Het voor dat personen die in vreemdelingendetentie worden geplaatst voor hun opsluiting niet eens van het bestaan van vreemdelingendetentie afweten. Zo wordt het Meldpunt begin september gebeld door meneer I.
Meneer I. verblijft in Nederland sinds zijn geboorte, nu al 38 jaar. Door een ongelukkige samenloop van omstandigheden is hij op dit moment niet in bezit van geldige verblijfspapieren, iets waar door hem en zijn advocaat hard aan gewerkt wordt. Meneer is cliënt bij de GGZ. Het ging voorafgaand aan zijn detentie beter met hem en hij was de afgelopen maanden in overleg met jeugdzorg om zijn dochtertje weer te mogen zien. Zowel de voortgang in zijn behandeling als het herstel van het contact met zijn dochter staat nu stil. Hij is bang dat door deze gevangenisperiode al het werk voor niets is geweest.

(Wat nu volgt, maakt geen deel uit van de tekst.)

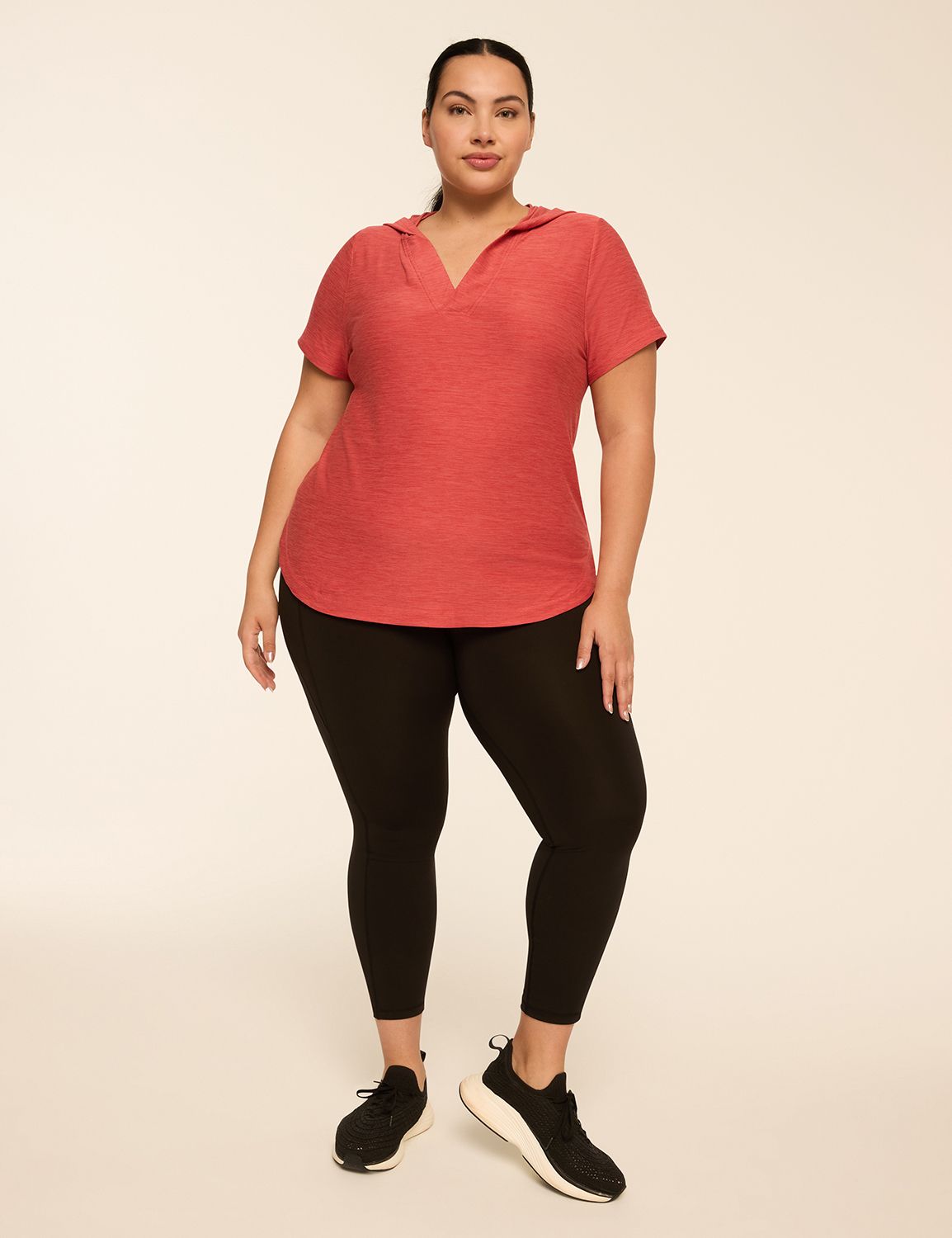 LIVI Short Sleeve Mid VNeck Livi So Product Image 3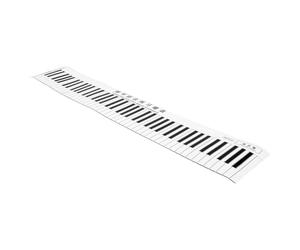 SWOOMEY Tapis d'Entraînement pour Piano 88 Touches, Simulation Réaliste du Toucher, en PVC Laminé Double Face, Adapté aux Exercices de Doigt pour Piano Adulte Débutant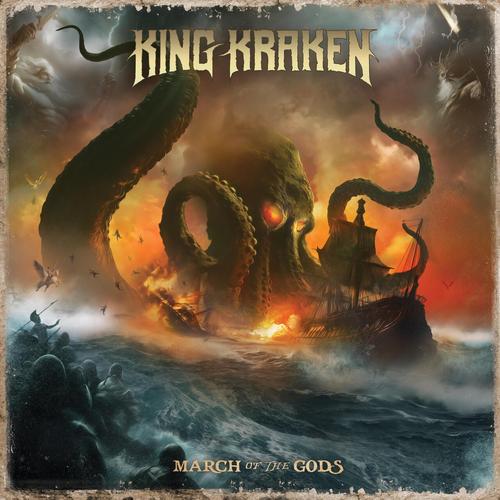 King Kraken - March Of The Gods (2025) 320|FLAC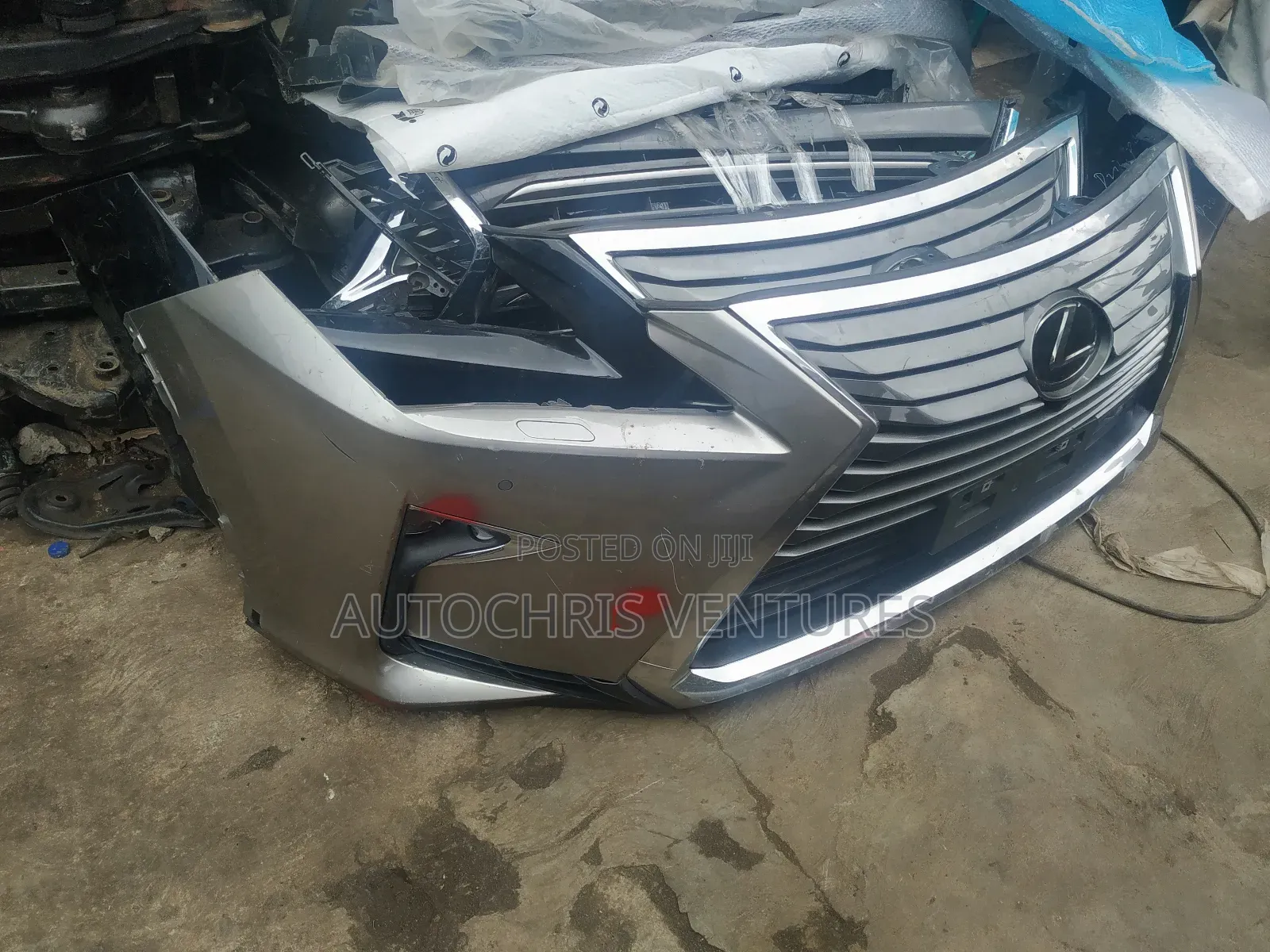 Complete Front Bumper Rx350 2017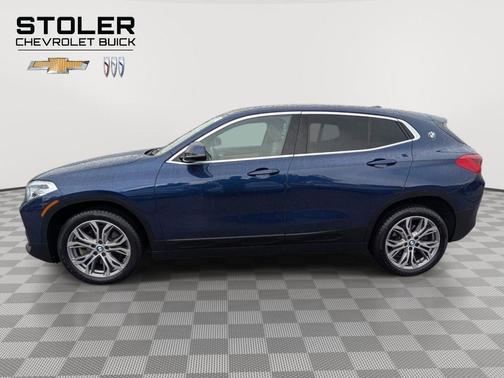 Mediterranean Blue Metallic 2019 BMW X2 xDrive28i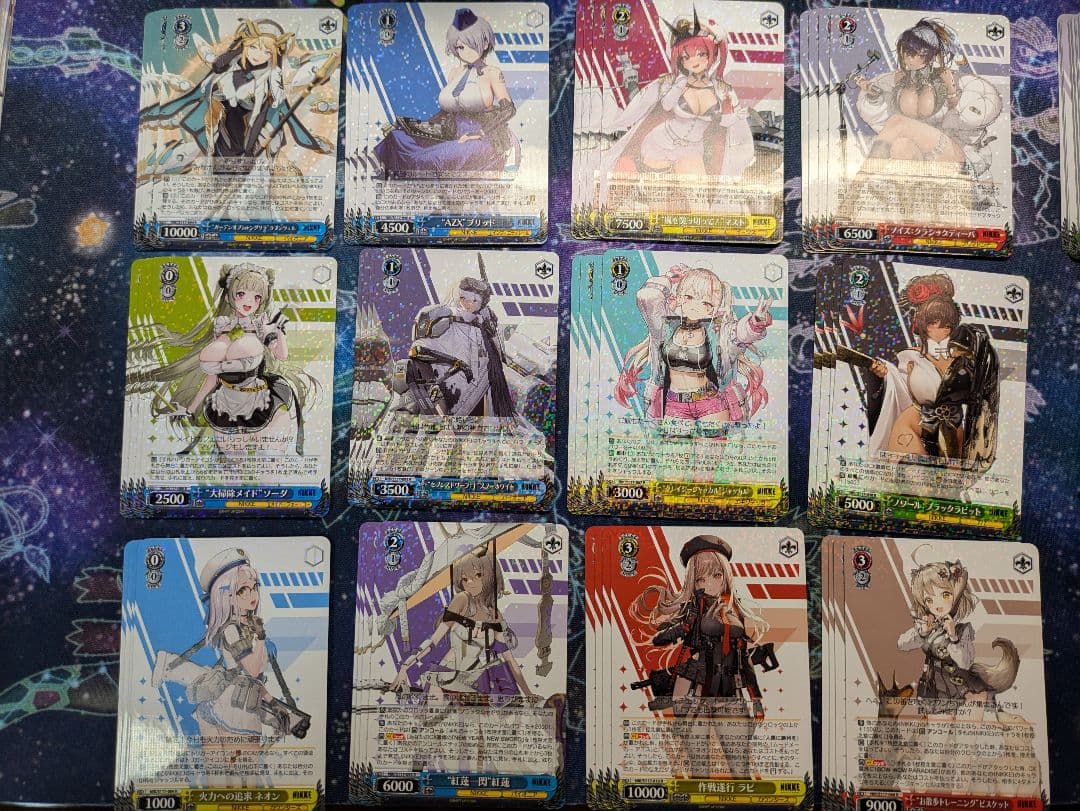 ヴァイスシュバルツ ニケ RR以下 ほぼ4コン 勝利の女神：NIKKE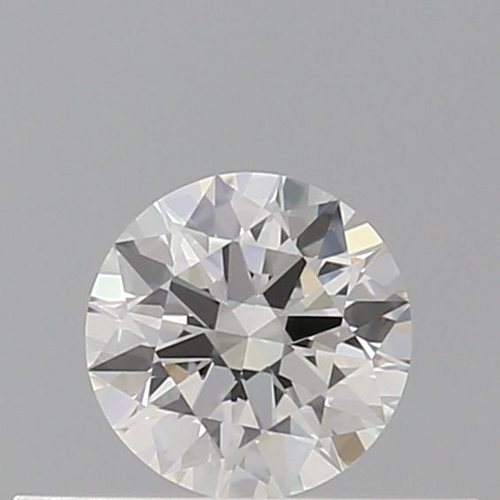0.26 carat G-VVS1 Excellent cut Natūralus Round Deimantas (1)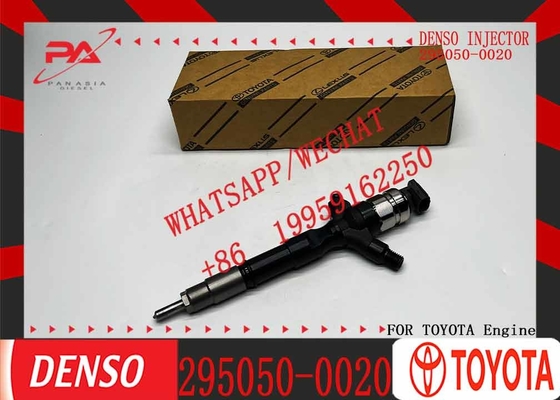 Remanufactured fuel injector used diesel injectors 23670-30190 23670-39196 295050-0020 295050-0100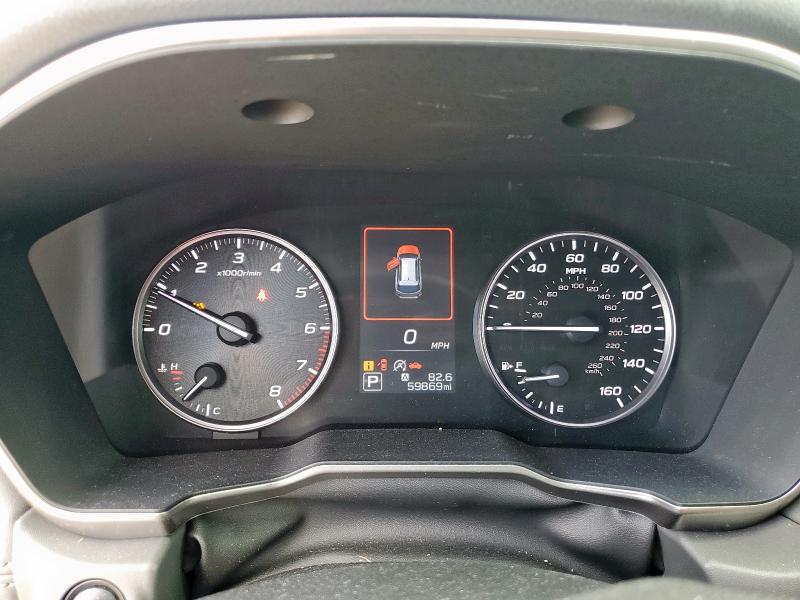 2021 SUBARU OUTBACK ON 4S4BTGLD0M3174450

Daarbij heeft I. grote zorgen over de invloed die vreemdelingendetentie heeft op de ingeslotenen. Hij ziet en hoort de frustraties van de mensen op zijn afdeling en vraagt zich af of dit systeem niet juist grote afkeer en haat jegens het Nederlandse systeem veroorzaakt: ‘we worden opgesloten en veel van ons voelen zich als beesten, criminelen behandelt. En dat zet je dan na een paar maanden weer terug in de maatschappij?’